-- Alıştırma Bölümleri --
- A) Seçilen metne göre aşağıdaki soruları yanıtlayın:
(i) Şêx Seîd aile bireyleri ve destekçileriyle hangi tarihte evinden çıktı?
(ii) Qiriqan'daki toplantı kaç kişinin katılımıyla yapıldı?
(iii) Şêx Alî Rıza nerede bulunuyordu ve ne iş yapıyordu?
- B) Seçilen metindeki "Bu toplantıda Kürtlerin imha ve inkarına karşı mücadelenin vacip olduğu belirtiliyor." cümlesini İngilizceye çevirin.
- C) Şêx Seîd ve Qiriqan toplantısını anlatan seçilen metni, son cümlesinden itibaren devam ettirin.

-- Seçilen Metin --
########################################
Bir söz vardır; “Bizans’ta oyunlar bitmez.” Türklerin de yüz yıllardır devletleri var ve onlarda da oyun bitmez. Şêx Seîd, 4 Ocak tarihinde aile bireyleri ve destekçileri ile birlikte evinden çıktı. Çewlîg’e gitti. Tatos (Tekman) ve Kanirêrş (Karlıova) arasından bulunan Qiriqan köyüne gitti. Büyük bir köydür. Burada bir karar aldılar ve kongre yapacaklarını söylediler. Şêx Alî Rıza, Suriye’deydi, ticaret yapıyordu, parası çoktu. Bir grup insan İstanbul’a gidiyor orada 10-15 gün Kürtlerin önde gelenleri ile bir dizi görüşme yapıyorlar. Görüşmelerde tutuklu Xalit Beg onlar için neler yapacakları üzerine konuşuyorlar. Yapılan bu görüşmelerde Kürtlerin önde gelenlerinden Şêx Seîd ile görüşülmesi ve İstanbul’da bulunanların desteklemesi kararı alınıyor. Bunun üzerine birçok aşiretten 200 kişinin katılımı ile Qiriqan’da toplantı yapılıyor. Bu toplantıda Kürtlerin imha ve inkarına karşı mücadelenin vacip olduğu belirtiliyor. İslam literatürüne göre bunun adı cihattır. Mücadeleye “cihad” adını verdiler ve katılanların “mücahid” olduğu belirtildi. Nasıl bugün “Gerilla” ve “Peşmege” deniliyorsa o zamanda “mücahid” denildi. Bu mücadeleye öncülük edeni de “Reis-i Mücahid” olarak ilan ettiler. Şêx Saîd, Reis-i Mücahid olarak ilan edildi. Toplantı sonrası Şêx Seîd Kürtlerin bütün önde gelenlerine Reis-i Mücahid unvanı ile mektuplar yazdı.
########################################
-- Verilen Kayıtlar --

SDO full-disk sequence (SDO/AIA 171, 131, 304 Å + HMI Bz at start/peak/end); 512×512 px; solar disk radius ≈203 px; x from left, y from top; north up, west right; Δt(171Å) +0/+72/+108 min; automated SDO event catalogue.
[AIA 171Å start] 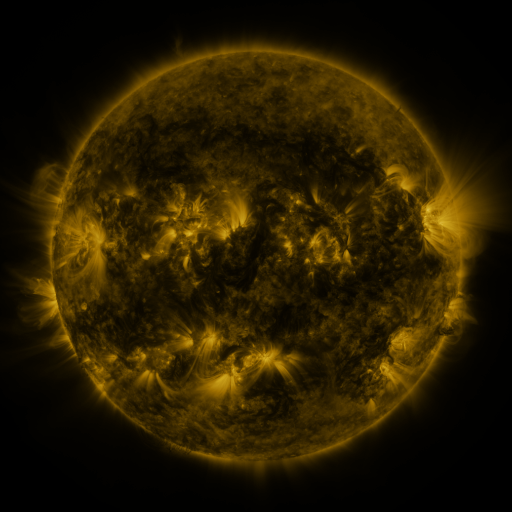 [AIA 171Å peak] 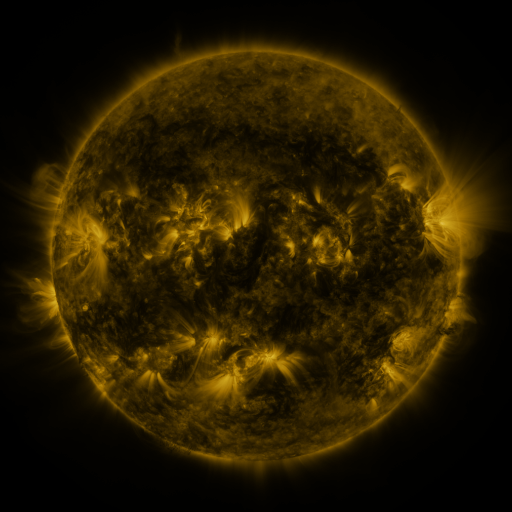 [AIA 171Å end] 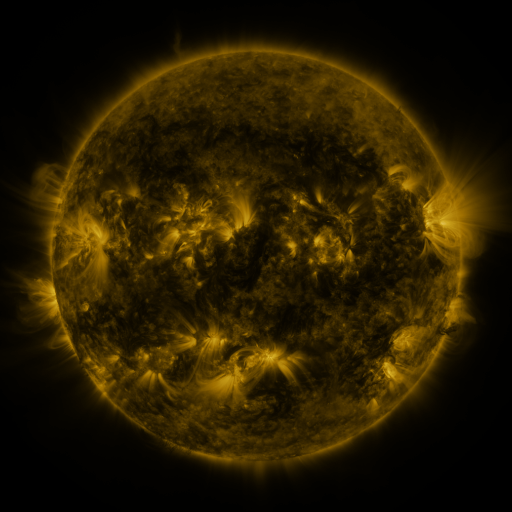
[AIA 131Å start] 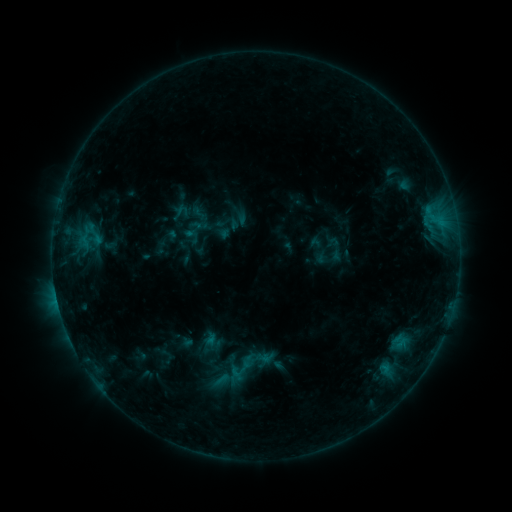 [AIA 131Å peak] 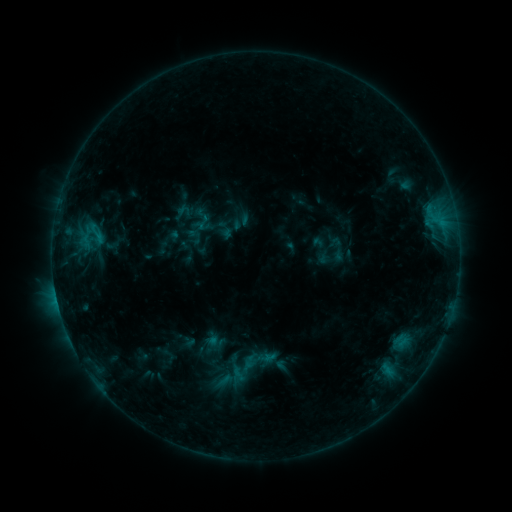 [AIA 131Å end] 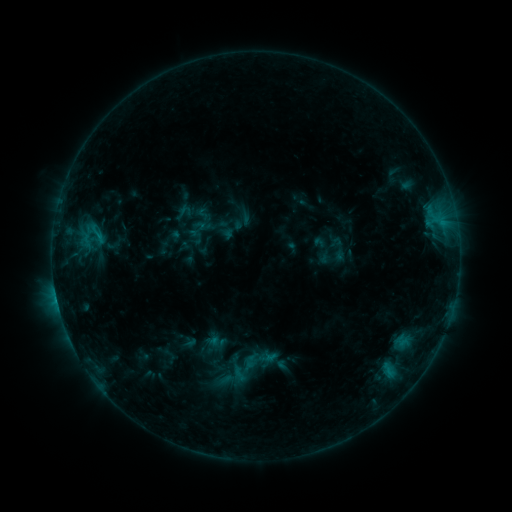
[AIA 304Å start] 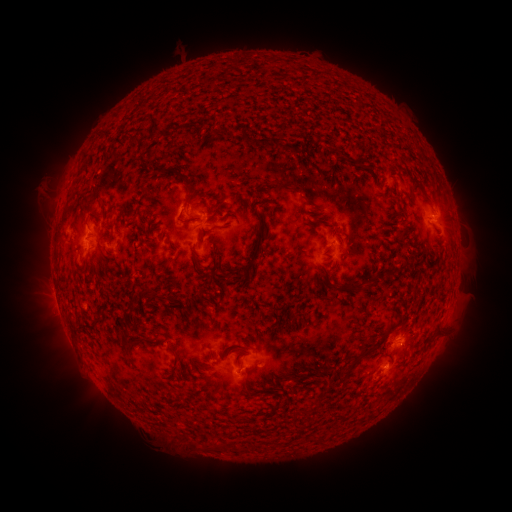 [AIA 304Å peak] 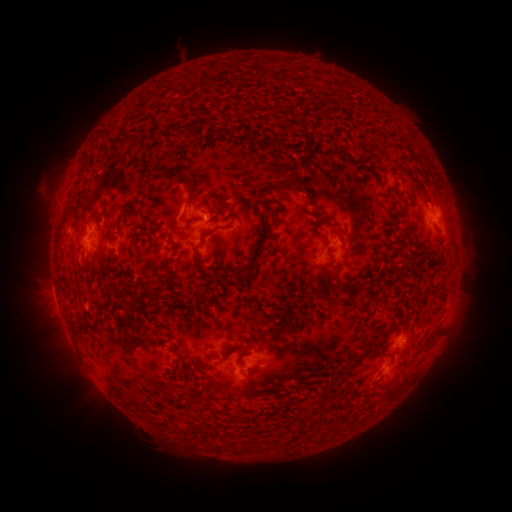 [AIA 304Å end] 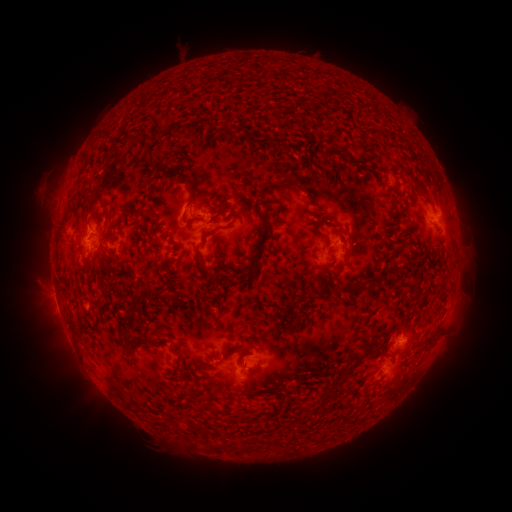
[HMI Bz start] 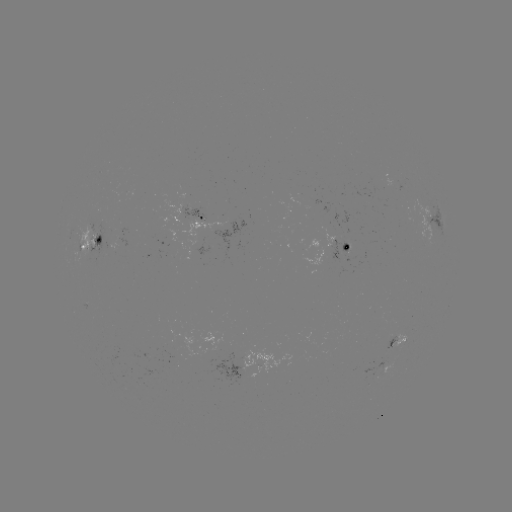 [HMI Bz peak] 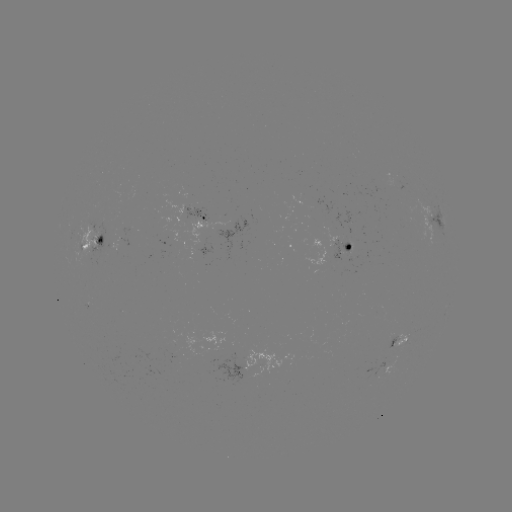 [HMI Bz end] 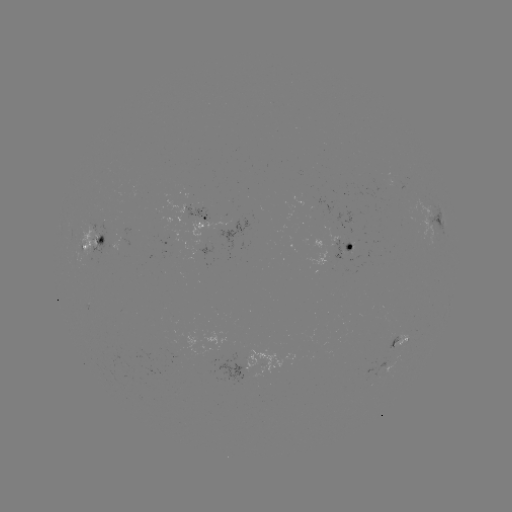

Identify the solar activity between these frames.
emerging-flux region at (92, 251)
########################################
-- Görev Sonuçları --
- A)
(i) 4 Ocak tarihinde.
(ii) Birçok aşiretten 200 kişinin katılımıyla.
(iii) Suriye'deydi ve ticaret yapıyordu.

- B) At this meeting, it is stated that the struggle against the annihilation and denial of the Kurds is obligatory.

- C)
 
Mektuplarda Kürtlerin inkâr edildiği, 1924 Anayasası’na karşı herkesin mücadele etmesi gerektiğini belirtildi. Çewlîg, Kanîrêş, Dara Hênê ve Pîran’a kadar geldi. Bu 40 gün sürdü. Şêx Seîd ve arkadaşları, bütün Kürtleri uyararak, Kürtlerin de diğer halklar gibi kendi hakları ile yaşaması gerektiğini belirtti. Bu amaç uğruna insanları uyandırmaya başladılar. İnsanlar bu bilince ulaştıktan sonra Ankara ile iletişime geçerek, Kürtlerin inkâr edilmesinin vicdani olmadığı, hukuki yollar ile Kürtlerin varlığının tanınmasını amaçladılar. Kürtlerin eşit bir şekilde yaşamasının hak olduğunu belirttiler. Ankara’da çözülmez ise Birleşmiş Milletlere (BM) mektup göndererek, Kürtler ve Türkler arasındaki bu davaya aracı olmaları istenecekti. 
 
Bu mektuplar karşı yanıt ne oldu? 
 
Ankara bunu engellemek için Kürtler arasındaki kimi ilişkilerini kullanarak, bir provokasyon yarattı. 13 Şubat’ta Piran’da Şêx Seîd’in kaldığı eve giden askerler kimi mahkumların kaçtığını ve onları teslim almaya geldiklerini söylediler. Şêx Abdurrahim dışarıda muhafızdı ve onlara hürmetsizlik yaptıkları, içerde binlerce kişinin olduğunu söyledi. İçeridekiler dağıldıktan sonra bu kişilerin teslim olmaya geleceklerini söyledi. Ancak askerler hakaretlerde bulunuyorlar. Bu noktada silahlar çekiliyor ve artık geri dönülmez bir yol açılıyor. Şêx Seîd bu anda “Allah’tan geldik Allah’a döneceğiz” diyerek “Devrimimiz hayırlı olsun” diyor.  Şêx Seîd ve arkadaşları Piran’dan çıkarak, Hêni ve Gêl’e doğru çalışmalarını sürdürüyor.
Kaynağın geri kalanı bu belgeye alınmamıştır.